▶ _Kutipan Pilihan_
Dalam konteks ini, media massa seringkali menyajikan
berita atau informasi yang terseleksi dan tidak berimbang bahkan pada
momen-momen tertentu bersifat disinformatif dimana public dihadapkan pada
situasi yang sulit mencerna antara informasi yang benar, gossip atau propaganda
politik. Lebih dari itu semua, media massa cenderung menampakkan diri sebagai alat ideologis dari
suatu kebudayaan besar yang memanfaatkan pasar konsumen Indonesia sebagai objek
distribusi produk-produk luar yang dibarengi dengan industri gaya hidup yang hedonis dan konsumeris yang merayu public. Dus, media massa hari ini bukan hanya agen
informasi yang merepresentasi kepentingan ekonomi dan politik kelompok-kelompok
kepentingan tertentu, tetapi sekaligus agen kebudayaan penting yang melemahkan
kepribadian kebudayaan masyarakat sendiri.

▶ _Persyaratan Tugas_
Jawablah pertanyaan berikut berdasarkan kutipan tentang media massa di atas.
(a) Berita atau informasi seperti apa yang sering disajikan media massa?
(b) Sebagai objek apa pasar konsumen Indonesia dimanfaatkan?
(c) Selain agen informasi, media massa hari ini juga disebut sebagai agen apa?

▶ _Daftar Data_
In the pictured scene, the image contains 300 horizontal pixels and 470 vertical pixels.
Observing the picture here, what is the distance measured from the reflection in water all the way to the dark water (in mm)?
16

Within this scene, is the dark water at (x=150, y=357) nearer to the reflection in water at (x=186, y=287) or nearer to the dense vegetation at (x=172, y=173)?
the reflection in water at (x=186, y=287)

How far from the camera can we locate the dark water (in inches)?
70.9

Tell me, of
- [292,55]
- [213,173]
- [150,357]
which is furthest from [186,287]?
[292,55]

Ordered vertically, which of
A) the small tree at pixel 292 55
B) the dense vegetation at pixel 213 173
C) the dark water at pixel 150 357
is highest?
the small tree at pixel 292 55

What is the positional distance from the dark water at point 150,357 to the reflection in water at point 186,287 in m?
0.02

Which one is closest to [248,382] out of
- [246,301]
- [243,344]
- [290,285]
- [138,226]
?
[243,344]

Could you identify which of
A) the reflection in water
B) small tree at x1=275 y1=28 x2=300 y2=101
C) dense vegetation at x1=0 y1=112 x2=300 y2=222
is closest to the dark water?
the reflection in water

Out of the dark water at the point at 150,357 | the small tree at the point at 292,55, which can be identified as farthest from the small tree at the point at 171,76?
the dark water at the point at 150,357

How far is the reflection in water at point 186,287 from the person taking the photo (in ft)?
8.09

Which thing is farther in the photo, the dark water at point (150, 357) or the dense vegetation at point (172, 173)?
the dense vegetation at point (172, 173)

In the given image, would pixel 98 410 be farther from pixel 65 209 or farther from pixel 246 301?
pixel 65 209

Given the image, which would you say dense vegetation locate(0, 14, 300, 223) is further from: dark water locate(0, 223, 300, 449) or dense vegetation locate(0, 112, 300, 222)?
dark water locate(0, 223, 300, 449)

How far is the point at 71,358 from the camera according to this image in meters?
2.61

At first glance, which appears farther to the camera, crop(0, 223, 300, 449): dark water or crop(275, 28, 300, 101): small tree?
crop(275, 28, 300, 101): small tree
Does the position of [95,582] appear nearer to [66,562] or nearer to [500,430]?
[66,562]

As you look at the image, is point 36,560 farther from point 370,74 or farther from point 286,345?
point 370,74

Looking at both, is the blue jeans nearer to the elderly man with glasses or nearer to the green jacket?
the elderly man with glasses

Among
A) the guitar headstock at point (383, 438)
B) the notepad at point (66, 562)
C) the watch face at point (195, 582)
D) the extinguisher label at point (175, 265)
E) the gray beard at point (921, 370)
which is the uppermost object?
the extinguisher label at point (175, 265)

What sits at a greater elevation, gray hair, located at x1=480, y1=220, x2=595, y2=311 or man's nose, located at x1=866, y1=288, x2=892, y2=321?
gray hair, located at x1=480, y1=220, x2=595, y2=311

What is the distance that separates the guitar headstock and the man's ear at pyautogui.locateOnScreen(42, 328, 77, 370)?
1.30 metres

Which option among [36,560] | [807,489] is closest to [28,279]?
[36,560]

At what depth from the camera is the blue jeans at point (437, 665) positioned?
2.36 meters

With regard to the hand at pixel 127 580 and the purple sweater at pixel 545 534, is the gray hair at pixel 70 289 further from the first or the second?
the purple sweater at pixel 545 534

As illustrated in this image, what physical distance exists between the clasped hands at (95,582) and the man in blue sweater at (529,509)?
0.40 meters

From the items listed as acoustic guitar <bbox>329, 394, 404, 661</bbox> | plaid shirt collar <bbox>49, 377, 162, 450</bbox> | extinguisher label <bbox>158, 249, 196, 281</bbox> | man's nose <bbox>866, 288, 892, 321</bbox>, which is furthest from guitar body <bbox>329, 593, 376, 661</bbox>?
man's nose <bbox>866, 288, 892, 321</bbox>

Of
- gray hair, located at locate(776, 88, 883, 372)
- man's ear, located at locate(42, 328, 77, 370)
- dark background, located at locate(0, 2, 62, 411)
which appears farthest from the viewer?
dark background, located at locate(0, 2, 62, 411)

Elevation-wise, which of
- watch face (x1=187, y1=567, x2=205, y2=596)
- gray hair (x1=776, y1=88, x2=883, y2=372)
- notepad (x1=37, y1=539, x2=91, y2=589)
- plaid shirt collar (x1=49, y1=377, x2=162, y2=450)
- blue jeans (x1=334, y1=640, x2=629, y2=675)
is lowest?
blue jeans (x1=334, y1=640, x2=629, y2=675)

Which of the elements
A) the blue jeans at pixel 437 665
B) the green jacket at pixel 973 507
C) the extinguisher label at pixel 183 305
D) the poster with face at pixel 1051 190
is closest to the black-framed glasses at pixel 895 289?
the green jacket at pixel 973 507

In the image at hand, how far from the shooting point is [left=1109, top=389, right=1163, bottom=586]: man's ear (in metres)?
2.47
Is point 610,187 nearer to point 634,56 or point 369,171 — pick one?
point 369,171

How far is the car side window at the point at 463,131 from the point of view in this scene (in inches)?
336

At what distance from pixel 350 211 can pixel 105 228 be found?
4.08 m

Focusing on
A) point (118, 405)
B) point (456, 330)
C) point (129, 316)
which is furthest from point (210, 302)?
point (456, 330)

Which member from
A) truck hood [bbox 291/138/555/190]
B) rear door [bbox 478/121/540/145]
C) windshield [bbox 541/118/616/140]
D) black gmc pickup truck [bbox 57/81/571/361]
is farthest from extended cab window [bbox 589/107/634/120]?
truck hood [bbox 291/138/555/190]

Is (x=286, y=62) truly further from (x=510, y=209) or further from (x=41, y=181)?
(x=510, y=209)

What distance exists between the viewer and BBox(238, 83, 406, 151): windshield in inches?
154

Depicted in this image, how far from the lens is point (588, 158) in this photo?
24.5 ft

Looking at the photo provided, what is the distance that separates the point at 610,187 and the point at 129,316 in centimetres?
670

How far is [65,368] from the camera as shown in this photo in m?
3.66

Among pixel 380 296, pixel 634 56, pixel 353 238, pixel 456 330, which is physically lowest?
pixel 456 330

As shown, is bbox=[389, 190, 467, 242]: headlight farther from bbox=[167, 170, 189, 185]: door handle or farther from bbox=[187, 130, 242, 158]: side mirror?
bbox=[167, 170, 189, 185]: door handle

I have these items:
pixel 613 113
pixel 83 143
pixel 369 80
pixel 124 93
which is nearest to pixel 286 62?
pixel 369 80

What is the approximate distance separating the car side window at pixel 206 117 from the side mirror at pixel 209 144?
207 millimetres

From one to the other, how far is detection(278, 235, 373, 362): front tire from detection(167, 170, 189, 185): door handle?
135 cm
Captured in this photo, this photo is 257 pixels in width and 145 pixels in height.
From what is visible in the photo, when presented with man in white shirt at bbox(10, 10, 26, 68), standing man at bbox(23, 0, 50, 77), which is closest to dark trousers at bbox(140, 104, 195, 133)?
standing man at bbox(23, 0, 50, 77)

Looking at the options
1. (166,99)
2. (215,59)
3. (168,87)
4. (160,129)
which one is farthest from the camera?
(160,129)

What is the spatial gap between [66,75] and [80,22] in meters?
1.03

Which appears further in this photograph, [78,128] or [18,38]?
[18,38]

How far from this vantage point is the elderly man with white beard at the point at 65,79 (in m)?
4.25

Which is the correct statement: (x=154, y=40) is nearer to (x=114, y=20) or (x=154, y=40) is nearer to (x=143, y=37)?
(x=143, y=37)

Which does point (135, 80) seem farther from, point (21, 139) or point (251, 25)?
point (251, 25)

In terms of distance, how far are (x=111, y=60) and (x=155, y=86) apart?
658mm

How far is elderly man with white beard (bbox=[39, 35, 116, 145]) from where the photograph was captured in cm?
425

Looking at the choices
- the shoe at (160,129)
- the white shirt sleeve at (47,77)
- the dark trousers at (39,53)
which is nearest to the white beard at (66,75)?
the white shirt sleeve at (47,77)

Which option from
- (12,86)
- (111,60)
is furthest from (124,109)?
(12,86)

▶ _Jawaban yang Diharapkan_
(a) Berita atau informasi yang terseleksi dan tidak berimbang, bahkan pada momen-momen tertentu bersifat disinformatif.
(b) Sebagai objek distribusi produk-produk luar.
(c) Sebagai agen kebudayaan penting yang melemahkan kepribadian kebudayaan masyarakat sendiri.